Established in 2000, New Leaders (formerly New Leaders for New Schools) is a nonprofit organization that “develops transformational leaders for high-need schools and promotes the system-level policies and practices that allows strong leaders to succeed.” New Leaders runs its training programs in 12 urban areas throughout the US. In the last ten years, New Leaders has prepared almost 800 educators through a variety of their programs like the Emerging Leaders Program, Aspiring Principals Program, and the Principal Institute. In September New Leaders introduced a new identity, designed by Chermayeff & Geismar, to reflect their name change.
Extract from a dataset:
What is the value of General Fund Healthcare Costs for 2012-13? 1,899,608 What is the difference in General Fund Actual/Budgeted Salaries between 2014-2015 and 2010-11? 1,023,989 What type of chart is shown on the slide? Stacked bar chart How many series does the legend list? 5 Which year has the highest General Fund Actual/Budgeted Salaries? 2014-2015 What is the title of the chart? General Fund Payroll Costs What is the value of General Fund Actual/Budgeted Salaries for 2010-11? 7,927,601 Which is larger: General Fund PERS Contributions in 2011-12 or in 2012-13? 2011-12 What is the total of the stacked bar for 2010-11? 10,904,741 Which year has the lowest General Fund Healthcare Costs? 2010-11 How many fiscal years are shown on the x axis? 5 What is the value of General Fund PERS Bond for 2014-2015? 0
Disclosure for whatever it’s worth: While at Pentagram and later as UnderConsideration I did collateral material work for New Leaders, 6 and 4 years ago respectively.
We gained many valuable insights, including that our name was too long and implied that we only prepared leaders for brand-new schools. By shortening the name to “New Leaders,” we are capitalizing on the shorthand that people use for us internally and externally and putting the focus squarely on leadership — our abiding focus as we work to drive academic excellence in public schools nationwide.
Our new logo has an arrow pointing upward to very clearly represent the transformational effect we aim for leaders to have on underperforming schools and the lives of students who attend them.
— Press Release
The old logo was very nonprofit-ish, largely generic, swoosh-based, with some Verizon-esque tapering gradients to boot, and set up with a very strange lock-up. The new logo improves vastly in execution. The typography is a slightly bolder and more defined serif and the icon is sturdy and gradientless, but… it’s so generic it could pass as store brand aspirin from Walgreens, Duane Reed, CVS, Target, or Walmart. This is the kind of icon that bounces around different client presentations until finally someone chooses it. The arrow-pointing-upward concept could be pitched to anyone from a bank (higher savings interest!) to a corporation (higher profits!) to a widget maker (higher sales!) to you get the point. Nonetheless, it’s very nicely done, and it looks great small and large. The rest of the identity turns up the boldness with a thick condensed sans serif and thick, colorful borders that add some punch to the identity.